Do que conheço de sua obra, prefiro os poemas do Maiakovski apaixonado por Lilia Brik. Mas mesmo na exposição explosiva de seu romantismo, a explosão revolucionária não abandonava as suas palavras.
Nos anos oitenta do século passado, Gal Costa gravou uma poesia musicada de Vladmir, com música de Caetano Veloso e Ney Costa Santos: O Amor. Poema de amor projetado em um futuro sem diferenças sociais, onde a vida seria plena. Nessa utopia do século trinta, amores mal vividos teriam uma segunda chance. Mas, para além do romance, esse sentimento amoroso transbordaria, envolvendo a tudo e a todos.
Seria um juízo final à moda socialista. Todos os amantes ressuscitados, todos os amores restaurados. No coração do pai, todo o universo. No ventre da mãe, a Terra.
Beto Guedes é músico e poeta mineiro da geração do Clube da Esquina. Minha lembrança mais antiga de suas canções é O Sal da Terra. Coincidentemente, esta semana ele concedeu entrevista à Leda Nagle, no programa Sem Censura, da Rede Brasil, comemorando trinta anos de carreira. Magro como sempre, desgrenhadamente grisalho, um sorriso apenas esboçado no rosto tímido. Mas um vigor musical imprevisível!
O Sal da Terra é também um apelo utopista. Viver mais duzentos anos, sem ferir meu semelhante, mas também sem me ferir. Para construir a vida nova vamos precisar de todos. A Terra, “nave nossa irmã”, maltratada por dinheiro, a maçã do homem.

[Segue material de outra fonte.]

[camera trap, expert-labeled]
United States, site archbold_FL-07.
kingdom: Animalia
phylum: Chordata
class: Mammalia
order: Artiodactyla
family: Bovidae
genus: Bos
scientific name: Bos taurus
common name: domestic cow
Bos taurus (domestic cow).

Os ritos de passagem marcam os ciclos vitais dos homens. Natal e Ano Novo costumam servir de desculpas para exageros: promessas que jamais serão cumpridas; empenhos que nunca serão pagos; desperdício de alimento e energia.
Deixo Vladmir Maiakovski e Beto Guedes com as palavras. Porque não sou poeta, mas também anseio o futuro!
Ressuscita-me!
Ainda que mais não seja, porque sou poeta e ansiava o futuro.
Ressuscita-me! Para que a partir de hoje, a partir de hoje, a família se transforme.
E o pai seja pelo menos o universo.
E a mãe, seja no mínimo a Terra,
a Terra,
a Terra...
Deixa nascer, o amor, deixa fluir, o amor
Deixa crescer o amor,
Deixa viver, o amor
O sal da terra
* Advogado militante e professor universitário, trabalhou na versão uberlandense do Clube da Esquina, quando conheceu Beto Guedes e Vladmir Maiakovski.